(INPUT MATERIAL)

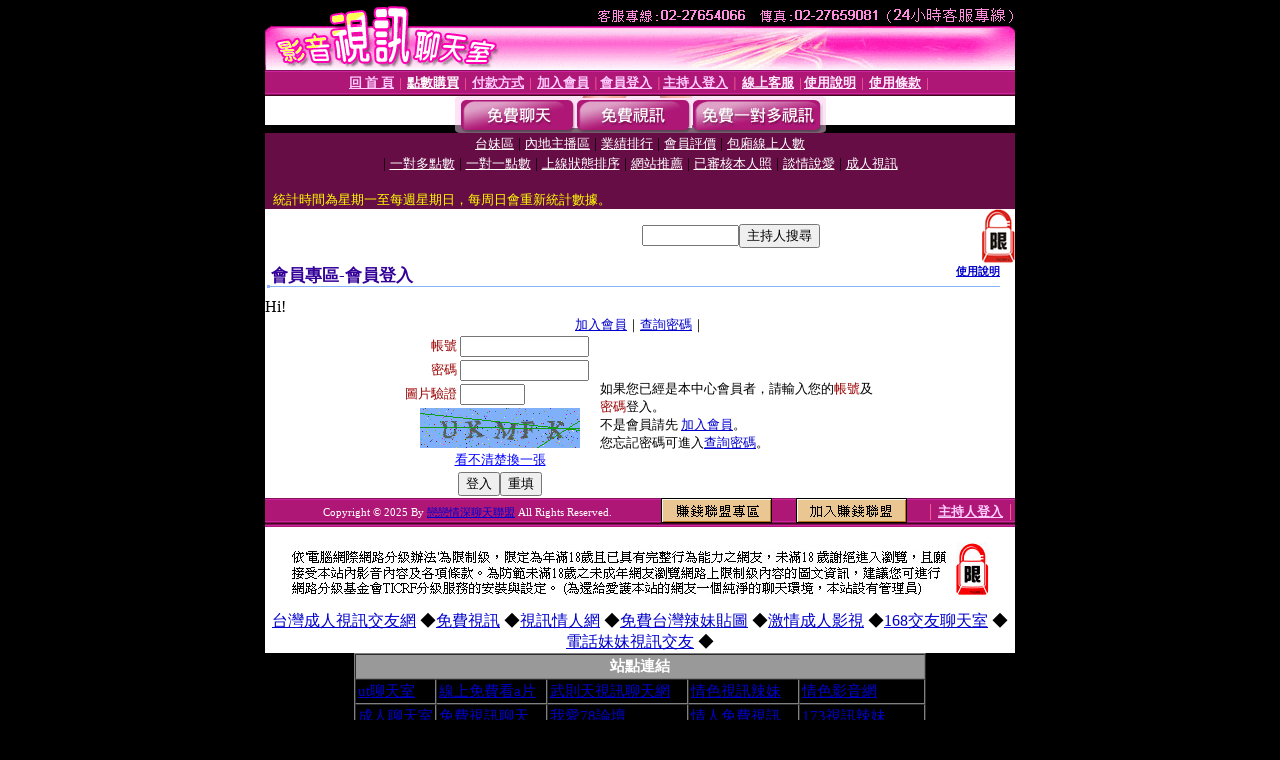

--- FILE ---
content_type: text/html; charset=Big5
request_url: http://j101.4zz.idv.tw/V4/?AID=230165&FID=224314&WEBID=AVSHOW
body_size: 396
content:
<script>alert('請先登入會員才能進入主播包廂')</script><script>location.href = '/index.phtml?PUT=up_logon&FID=224314';</script><form method='POST' action='https://tk638.com/GO/' name='forms' id='SSLforms'>
<input type='hidden' name='CONNECT_ID' value=''>
<input type='hidden' name='FID' value='224314'>
<input type='hidden' name='SID' value='1muddtn76fmcbacqujbcbgqs086811ev'>
<input type='hidden' name='AID' value='230165'>
<input type='hidden' name='LTYPE' value='U'>
<input type='hidden' name='WURL' value='http://j101.4zz.idv.tw'>
</FORM><script Language='JavaScript'>document.getElementById('SSLforms').submit();self.window.focus();</script>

(WHAT YOU ARE ASKED TO DO) Your whole answer should be one number, the count of lines in the records that hold "value".

(RESPONSE TO THIS EXERCISE) 6